Can predictive markers assist in early detection of children at risk for persisting symptoms and their response to prevention and intervention?

MRFF Research Grant – 2020 MRFF Traumatic Brain Injury Mission

Grant Duration: 3 years

Administering Institution: Murdoch Childrens Research Institute

Concussion accounts for more than 95% of all traumatic brain injury, with 20% of all children sustaining a concussive injury before age 10. Due to the immaturity of the developing brain, children and adolescents are uniquely vulnerable, even to mild injury, and ~40% suffer slow and incomplete recovery.

In keeping with MRFF TBI goals to address knowledge gaps and translate novel findings into enhanced personalised care, we will improve personalised management of child concussion, identify mechanisms underpinning persisting post-concussion symptoms (PCS) and their recovery, establish associations between these mechanisms, early PCS recovery and persisting PCS, improve community access to timely, accurate diagnosis and symptom-targeted acute management, develop and trial multidisciplinary, symptom-targeted treatments to reduce persisting PCS.

To achieve these goals, we will conduct a research program which:

a) builds on current evidence including findings from our team;

b) incorporates multiple inter-related studies that span discovery to translation;

c) utilise state-of-the-art technologies and tools;

d) measure costs of concussion; and

e) partner with community, commercial and clinical stakeholders to maximise implementation of our findings.

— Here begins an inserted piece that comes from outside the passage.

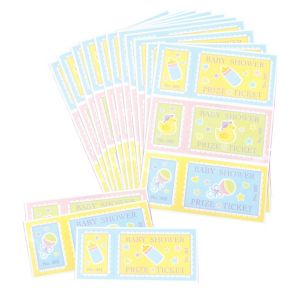 Baby Shower Prize Tickets 48ct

We will establish a multisite, prospective, longitudinal cohort of children with concussion and conduct 3 studies, linking predictive biomarkers to recovery profiles and to individual responses to prevention and treatment.

This work will deliver:
• New knowledge: quantitative markers to accurately predict risk of persisting PCS
• Commercial products: novel, free, accessible at point of care
• Personalised care: Effective symptom-targeted treatments
• Optimal outcomes: faster PCS resolution & return to activity
• Reduced health care utilisation
• Rapid translation of findings into community contexts and clinical workflows.